Mi sono perso i primi giorni del festival. In compenso quest'anno sto a Sant'Elena, che è una specie di eremo malinconico, immagine compiuta dell'autunno - io penso che se esiste un luogo, uno spazio, con le sue superfici, i suoi miasmi, i suoi riflessi lunari, che incarni il tempo, l'autunno in modo pieno, istantaneo, quello è Sant'Elena - dove si ha nostalgia di ogni cosa e già scricchiola l'ossame, il giallo carcame delle foglie sotto le suole e nei sobbalzi del vento: sulle panchine, tra i muschi vegetanti nei pori, nei nidi già marci del legno e il barbaglio degli attracchi, lo stridio del silenzio trama segretamente col rantolo macabro dei fantasmi vaganti al vento, e allora si sente un oscuro presagio d'eternità, cioè di precarietà, che rimbomba tra i muri e le barche ammorrate.

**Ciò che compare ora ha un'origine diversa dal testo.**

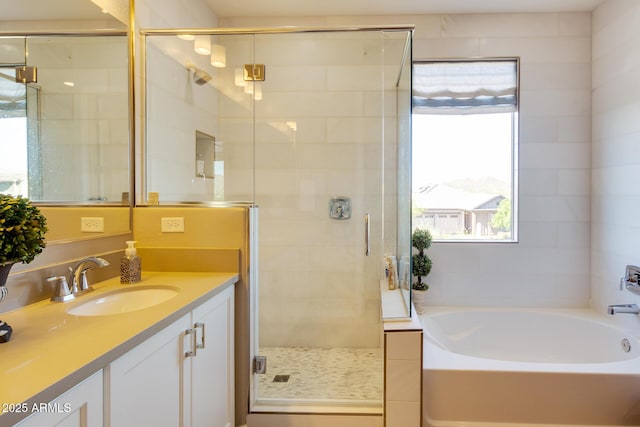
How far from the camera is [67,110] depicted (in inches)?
63.7

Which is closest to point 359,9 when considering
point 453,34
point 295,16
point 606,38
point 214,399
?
point 295,16

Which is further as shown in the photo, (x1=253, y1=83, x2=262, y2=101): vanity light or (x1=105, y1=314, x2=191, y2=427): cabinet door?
(x1=253, y1=83, x2=262, y2=101): vanity light

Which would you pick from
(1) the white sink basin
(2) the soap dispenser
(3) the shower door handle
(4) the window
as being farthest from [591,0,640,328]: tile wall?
(2) the soap dispenser

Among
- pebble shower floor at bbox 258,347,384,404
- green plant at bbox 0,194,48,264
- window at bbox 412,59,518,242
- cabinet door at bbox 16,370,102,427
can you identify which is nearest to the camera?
cabinet door at bbox 16,370,102,427

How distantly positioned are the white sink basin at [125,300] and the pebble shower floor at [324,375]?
904 mm

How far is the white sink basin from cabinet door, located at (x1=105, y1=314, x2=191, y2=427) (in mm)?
281

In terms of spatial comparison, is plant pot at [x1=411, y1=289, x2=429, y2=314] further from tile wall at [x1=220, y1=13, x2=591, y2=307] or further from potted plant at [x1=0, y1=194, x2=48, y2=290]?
potted plant at [x1=0, y1=194, x2=48, y2=290]

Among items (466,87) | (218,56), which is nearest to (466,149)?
(466,87)

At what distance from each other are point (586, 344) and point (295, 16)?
3.20 meters

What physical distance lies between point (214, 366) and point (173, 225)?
75cm

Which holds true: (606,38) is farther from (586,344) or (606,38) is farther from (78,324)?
(78,324)

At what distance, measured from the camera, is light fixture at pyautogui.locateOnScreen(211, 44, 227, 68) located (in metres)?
2.53

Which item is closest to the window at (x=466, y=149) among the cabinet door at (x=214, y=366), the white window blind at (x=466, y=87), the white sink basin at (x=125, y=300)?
the white window blind at (x=466, y=87)

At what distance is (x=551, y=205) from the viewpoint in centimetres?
286
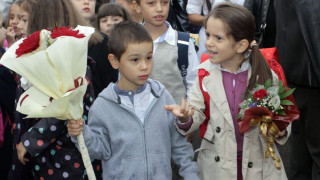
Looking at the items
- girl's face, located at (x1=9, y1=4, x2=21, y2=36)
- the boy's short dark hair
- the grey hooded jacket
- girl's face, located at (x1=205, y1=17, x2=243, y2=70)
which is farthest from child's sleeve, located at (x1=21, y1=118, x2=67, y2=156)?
girl's face, located at (x1=9, y1=4, x2=21, y2=36)

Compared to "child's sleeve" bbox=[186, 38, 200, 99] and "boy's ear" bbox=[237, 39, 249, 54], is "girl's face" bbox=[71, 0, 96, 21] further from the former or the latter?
"boy's ear" bbox=[237, 39, 249, 54]

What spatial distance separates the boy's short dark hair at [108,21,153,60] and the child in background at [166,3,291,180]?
50 centimetres

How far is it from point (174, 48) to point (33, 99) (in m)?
1.86

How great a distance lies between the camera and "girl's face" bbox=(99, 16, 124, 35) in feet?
16.9

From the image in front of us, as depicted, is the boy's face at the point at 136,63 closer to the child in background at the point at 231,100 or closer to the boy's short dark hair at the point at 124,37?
the boy's short dark hair at the point at 124,37

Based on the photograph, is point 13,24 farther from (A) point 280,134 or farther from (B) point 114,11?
(A) point 280,134

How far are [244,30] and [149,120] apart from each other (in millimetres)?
951

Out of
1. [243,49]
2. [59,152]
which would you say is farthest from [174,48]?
[59,152]

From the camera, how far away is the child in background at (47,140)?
313cm

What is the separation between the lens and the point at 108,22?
516 centimetres

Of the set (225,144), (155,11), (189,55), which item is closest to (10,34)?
(155,11)

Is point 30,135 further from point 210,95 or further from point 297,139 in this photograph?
point 297,139

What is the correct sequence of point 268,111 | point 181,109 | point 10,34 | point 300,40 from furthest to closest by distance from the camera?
point 10,34
point 300,40
point 268,111
point 181,109

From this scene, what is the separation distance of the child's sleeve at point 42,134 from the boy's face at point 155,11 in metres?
1.54
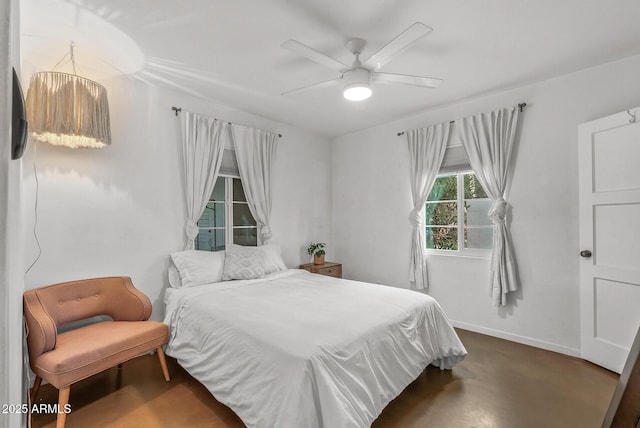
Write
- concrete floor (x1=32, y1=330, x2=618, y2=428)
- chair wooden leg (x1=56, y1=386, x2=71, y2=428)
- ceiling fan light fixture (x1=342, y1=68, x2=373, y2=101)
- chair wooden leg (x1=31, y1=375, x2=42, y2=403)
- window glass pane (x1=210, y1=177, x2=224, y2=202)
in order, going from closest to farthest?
chair wooden leg (x1=56, y1=386, x2=71, y2=428) < concrete floor (x1=32, y1=330, x2=618, y2=428) < chair wooden leg (x1=31, y1=375, x2=42, y2=403) < ceiling fan light fixture (x1=342, y1=68, x2=373, y2=101) < window glass pane (x1=210, y1=177, x2=224, y2=202)

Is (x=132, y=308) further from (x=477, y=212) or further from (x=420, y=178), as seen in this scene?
(x=477, y=212)

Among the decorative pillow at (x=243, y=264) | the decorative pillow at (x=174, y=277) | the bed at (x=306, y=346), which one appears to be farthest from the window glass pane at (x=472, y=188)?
the decorative pillow at (x=174, y=277)

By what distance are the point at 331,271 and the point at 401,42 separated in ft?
9.99

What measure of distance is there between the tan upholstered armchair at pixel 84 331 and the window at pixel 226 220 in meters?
1.02

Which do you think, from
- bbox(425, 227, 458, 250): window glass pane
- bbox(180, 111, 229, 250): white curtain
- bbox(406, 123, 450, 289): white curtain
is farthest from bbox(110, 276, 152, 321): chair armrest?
bbox(425, 227, 458, 250): window glass pane

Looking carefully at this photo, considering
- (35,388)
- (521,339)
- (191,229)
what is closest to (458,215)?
(521,339)

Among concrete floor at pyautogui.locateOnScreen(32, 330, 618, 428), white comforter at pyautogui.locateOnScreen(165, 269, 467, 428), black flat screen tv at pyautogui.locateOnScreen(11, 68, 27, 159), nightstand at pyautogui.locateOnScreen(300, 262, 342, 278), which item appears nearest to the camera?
black flat screen tv at pyautogui.locateOnScreen(11, 68, 27, 159)

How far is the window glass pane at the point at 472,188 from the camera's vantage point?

Poco male per Spencer di Larrain che dopo il magnifico Ema è tornato ai suoi personaggi famosi, famosi per essere ottusi, mortiferi, semplice, livido carname nelle mani della Storia, come quello accatastato, letteralmente accatastato in Post Mortem anni fa. Perciò se un giorno vorrò documentarmi o fantasticare su Lady Diana, così come su Jacqueline Kennedy, cercherò i numeri arretrati di Novella 2000, quando invece Ema proletaria, intelligente, anzi il suo corpo, la sua pelle che essudavano un'intelligenza tutta istintiva, era specchio del nostro tempo.

Il paradiso del pavone di Laura Bispuri (in "Orizzonti") è la messa in scena di una famiglia piccolo borghese italiana, con in più l'esotismo di una capofamiglia francofona e di un pavone che razzola in sala da pranzo: film anodino, modesto, in cui circola un'aria cisposa, appiccicosa e un'umanità gretta; anzi la rappresentazione è anche a suo modo coerente, ma è proprio il presupposto di questo cinema che manca di interese. Anche solo Vergine giurata era un'altra cosa.

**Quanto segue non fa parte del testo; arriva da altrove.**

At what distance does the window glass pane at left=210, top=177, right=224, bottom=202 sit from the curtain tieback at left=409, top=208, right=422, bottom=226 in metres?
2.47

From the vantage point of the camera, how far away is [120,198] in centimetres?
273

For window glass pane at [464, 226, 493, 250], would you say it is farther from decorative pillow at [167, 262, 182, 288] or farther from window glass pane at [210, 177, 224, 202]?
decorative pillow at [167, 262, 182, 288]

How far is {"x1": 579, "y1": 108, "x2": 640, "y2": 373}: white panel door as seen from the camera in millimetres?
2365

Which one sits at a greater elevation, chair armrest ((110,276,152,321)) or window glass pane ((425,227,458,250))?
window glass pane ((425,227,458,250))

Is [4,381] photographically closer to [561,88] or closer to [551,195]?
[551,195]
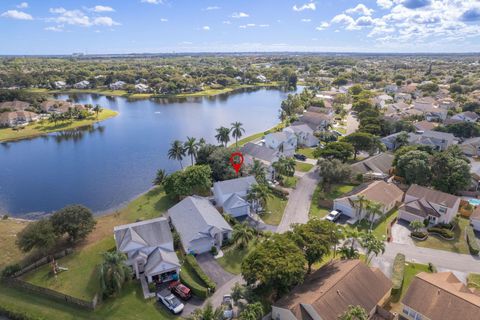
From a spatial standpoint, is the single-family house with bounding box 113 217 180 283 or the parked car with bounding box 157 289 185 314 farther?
the single-family house with bounding box 113 217 180 283

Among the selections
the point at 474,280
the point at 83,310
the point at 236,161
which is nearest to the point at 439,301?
the point at 474,280

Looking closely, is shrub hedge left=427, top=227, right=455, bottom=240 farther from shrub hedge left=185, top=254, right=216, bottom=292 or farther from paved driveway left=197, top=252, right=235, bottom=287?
shrub hedge left=185, top=254, right=216, bottom=292

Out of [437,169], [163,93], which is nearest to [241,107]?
[163,93]

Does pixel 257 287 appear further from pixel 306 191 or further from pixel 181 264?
pixel 306 191

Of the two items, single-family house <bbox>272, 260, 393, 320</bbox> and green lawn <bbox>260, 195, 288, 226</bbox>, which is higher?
single-family house <bbox>272, 260, 393, 320</bbox>

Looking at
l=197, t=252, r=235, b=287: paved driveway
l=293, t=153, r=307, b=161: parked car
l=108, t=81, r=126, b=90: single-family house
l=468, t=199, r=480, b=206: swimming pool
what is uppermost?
l=108, t=81, r=126, b=90: single-family house

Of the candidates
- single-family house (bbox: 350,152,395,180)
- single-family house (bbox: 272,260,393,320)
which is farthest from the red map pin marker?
single-family house (bbox: 272,260,393,320)

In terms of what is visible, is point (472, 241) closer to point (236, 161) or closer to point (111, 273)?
point (236, 161)
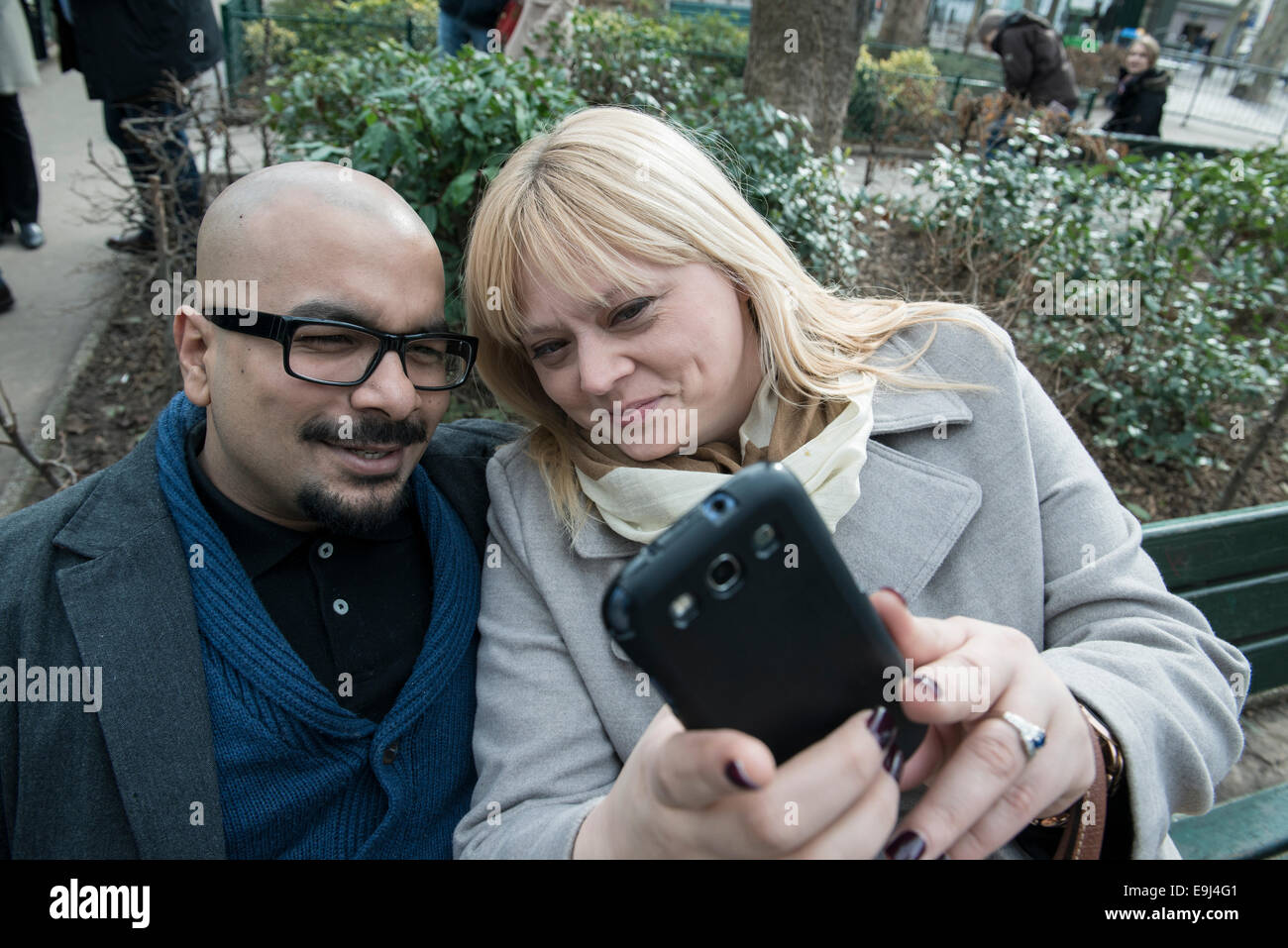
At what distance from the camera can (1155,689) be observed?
156 cm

Ma poi c'è stata Ariaferma di Leonardo Di Costanzo, film straordinario, fuori concorso (e non se ne capisce il motivo) che lascerà un'impronta profonda nella stagione cinematografica appena iniziata. Certo: film di grande recitazione, con Servillo e Orlando che tengono la scena, ma non la ingombrano e in cui allora si affacciano altri attori in stato di grazia; ma al di là di queste questioni, come dire, extra-testuali, quello che emerge da quest'opera eccezionale è una dimensione quasi metafisica, risvolto ideale del contesto tutto concreto in cui personaggi peculiari si muovono, stanno all'erta, giocano la loro partita provocandosi, scontrandosi, alla fine fors'anche amandosi nell'unico modo in cui potrebbero, cioè perdendosi tra i muri, le sbarre, le stanze scalcinate del carcere, che evaporano con l'evaporare delle immagini. Ecco è quest'amore, per i suoi personaggi innanzitutto, che manca quasi sempre a Larrain e che invece è sempre presente in Di Costanzo, tanto da impregnare i muri, la vegetazione, le periferie e ogni piccola fibra del suo cinema.